En la base de Ganimedes habían estado siguiendo atentamente todos aquellos acontecimientos. Una nave de la Junta Espacial —un viejo y crujiente remolcador— había sido lanzada en un intento de rescate de la expedición Forster que, por el hecho de haber dejado de comunicar (a aquellas alturas todo el mundo sabía eso), debía de tener con toda seguridad problemas.
Pero la llameante partida del plateado huevo tomó a todos los observadores por sorpresa. En Ganimedes, en la Tierra, en todos los mundos habitados, vieron ponerse en marcha los titánicos motores. Vieron la semilla de una luna moverse contra el poderoso abrazo de Júpiter.
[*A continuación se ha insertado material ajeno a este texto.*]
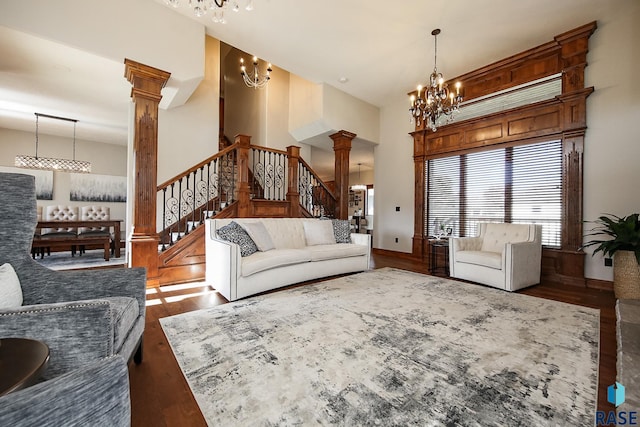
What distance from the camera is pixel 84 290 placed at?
1592 millimetres

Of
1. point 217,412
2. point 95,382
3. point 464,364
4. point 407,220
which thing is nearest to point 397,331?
point 464,364

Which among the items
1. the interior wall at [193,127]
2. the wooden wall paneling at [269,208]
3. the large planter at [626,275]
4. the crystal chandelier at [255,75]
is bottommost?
the large planter at [626,275]

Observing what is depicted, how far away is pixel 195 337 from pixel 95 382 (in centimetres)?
172

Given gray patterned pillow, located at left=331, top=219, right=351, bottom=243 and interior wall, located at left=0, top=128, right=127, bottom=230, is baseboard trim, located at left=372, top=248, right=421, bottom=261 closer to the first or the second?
gray patterned pillow, located at left=331, top=219, right=351, bottom=243

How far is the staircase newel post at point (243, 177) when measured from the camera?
176 inches

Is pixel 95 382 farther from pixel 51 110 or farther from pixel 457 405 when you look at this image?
pixel 51 110

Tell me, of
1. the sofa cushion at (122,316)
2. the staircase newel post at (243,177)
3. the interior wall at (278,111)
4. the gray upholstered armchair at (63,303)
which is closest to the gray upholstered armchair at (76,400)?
the gray upholstered armchair at (63,303)

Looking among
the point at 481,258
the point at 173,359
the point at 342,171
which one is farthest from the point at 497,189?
the point at 173,359

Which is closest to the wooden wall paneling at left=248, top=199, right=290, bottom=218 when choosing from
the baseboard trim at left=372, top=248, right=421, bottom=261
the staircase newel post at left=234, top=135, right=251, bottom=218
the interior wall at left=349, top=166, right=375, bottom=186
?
the staircase newel post at left=234, top=135, right=251, bottom=218

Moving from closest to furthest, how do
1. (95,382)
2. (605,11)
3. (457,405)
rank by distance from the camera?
(95,382) → (457,405) → (605,11)

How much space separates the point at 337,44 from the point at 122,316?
456 cm

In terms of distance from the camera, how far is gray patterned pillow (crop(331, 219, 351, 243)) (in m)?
4.68

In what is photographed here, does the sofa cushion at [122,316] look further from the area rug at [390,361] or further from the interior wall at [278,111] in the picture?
the interior wall at [278,111]

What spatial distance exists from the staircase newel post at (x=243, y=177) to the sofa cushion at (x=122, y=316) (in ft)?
9.57
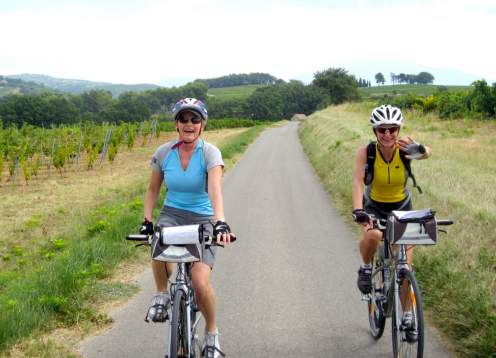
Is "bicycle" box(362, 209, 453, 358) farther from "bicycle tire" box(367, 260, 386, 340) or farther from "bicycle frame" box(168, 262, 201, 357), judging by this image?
"bicycle frame" box(168, 262, 201, 357)

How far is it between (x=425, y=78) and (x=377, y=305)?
183 metres

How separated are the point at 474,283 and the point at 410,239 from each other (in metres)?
1.89

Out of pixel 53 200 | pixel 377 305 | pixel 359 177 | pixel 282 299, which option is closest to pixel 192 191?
pixel 359 177

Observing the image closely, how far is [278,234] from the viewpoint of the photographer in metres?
9.30

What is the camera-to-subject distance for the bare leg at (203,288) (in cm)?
364

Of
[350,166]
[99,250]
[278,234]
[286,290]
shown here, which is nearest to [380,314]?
[286,290]

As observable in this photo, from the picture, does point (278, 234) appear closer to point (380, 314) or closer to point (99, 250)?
point (99, 250)

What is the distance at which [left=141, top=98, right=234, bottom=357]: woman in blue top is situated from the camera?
3734mm

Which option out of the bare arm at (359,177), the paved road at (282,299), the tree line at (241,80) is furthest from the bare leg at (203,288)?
the tree line at (241,80)

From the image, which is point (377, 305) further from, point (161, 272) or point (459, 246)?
point (459, 246)

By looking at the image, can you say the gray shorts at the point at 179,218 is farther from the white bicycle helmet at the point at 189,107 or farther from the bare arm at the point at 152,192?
the white bicycle helmet at the point at 189,107

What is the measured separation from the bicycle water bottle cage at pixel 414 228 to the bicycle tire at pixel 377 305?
0.89 m

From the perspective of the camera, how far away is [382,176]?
452cm

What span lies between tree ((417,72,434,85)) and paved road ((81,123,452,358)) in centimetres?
17529
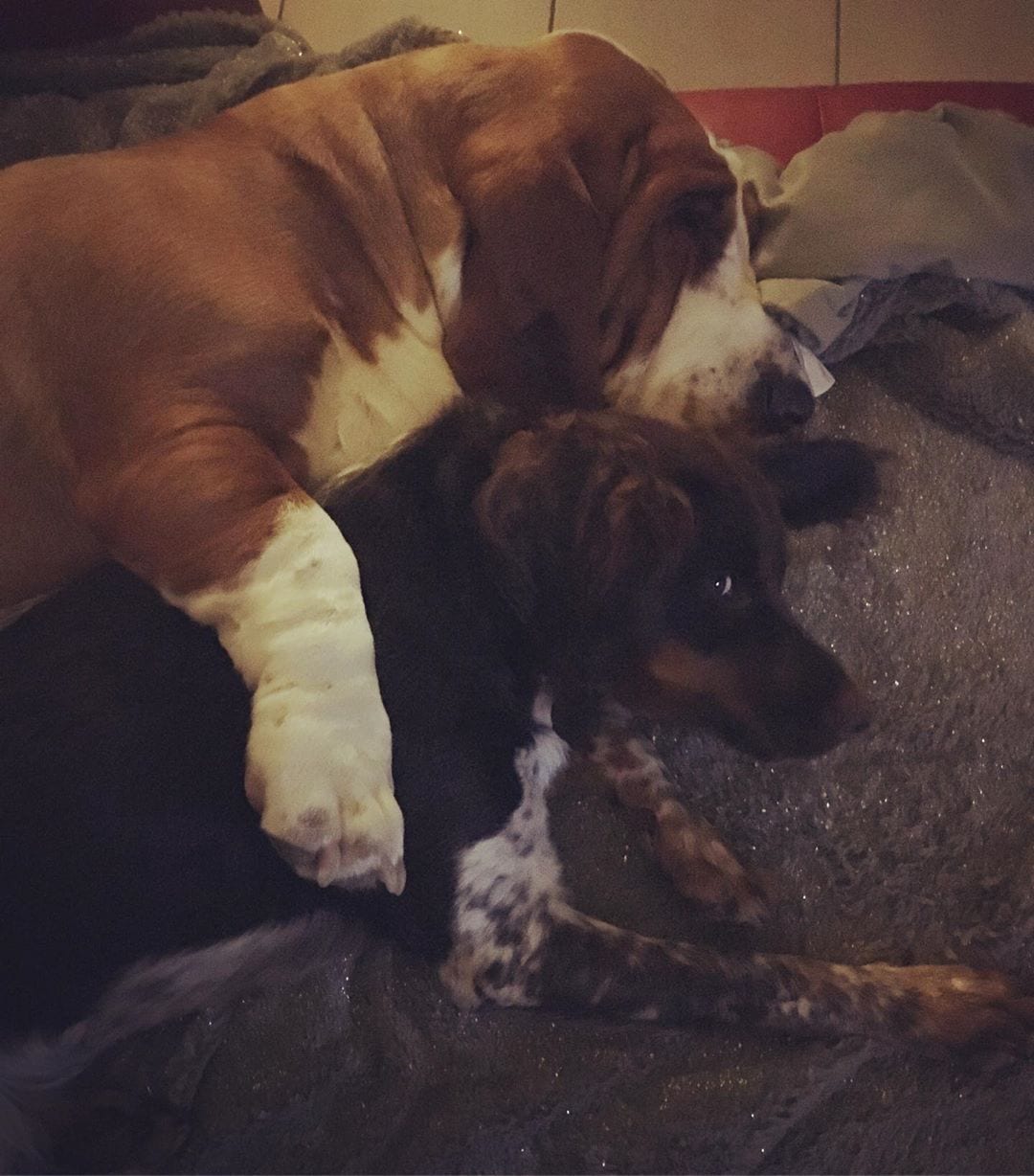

Siguieron su rumbo, con la seguridad de que se dirigiría fuera del sistema solar, hacia las más distantes estrellas.
Primero fue con sospecha, luego con incredulidad, finalmente con maravilla, que al fin creyeron en la evidencia de sus propios ordenadores.
En Ganimedes, el comandante observaba con una hosca e inescrutable expresión. Demasiado tarde había seguido el rastro del último de los prophetae, el último topo dentro de la delicada presencia de la Junta Espacial en la orilla del Océano sin Orillas. Cualquier cosa que aquellos lastimosos mercenarios conspiradores del Espíritu Libre tuvieran que decirle carecía de valor frente al futuro que se desplegaba ante ellos.
En la Tierra, Ari y Jozsef observaron también el espectáculo. Las lágrimas brotaban de los ojos de Ari, lágrimas de alegría y rabia, de que aquello estuviera ocurriendo, de que su hija hubiera ayudado a que ocurriera…, y de que ella hubiera sido excluida de todo el asunto.
Porque lo que quedaba de Amaltea —su brillante núcleo, la «nave-mundo», la luna de diamante— no se encaminaba hacia un destino en algún lugar de la constelación de la Cruz. Se encaminaba a una cita con la Tierra.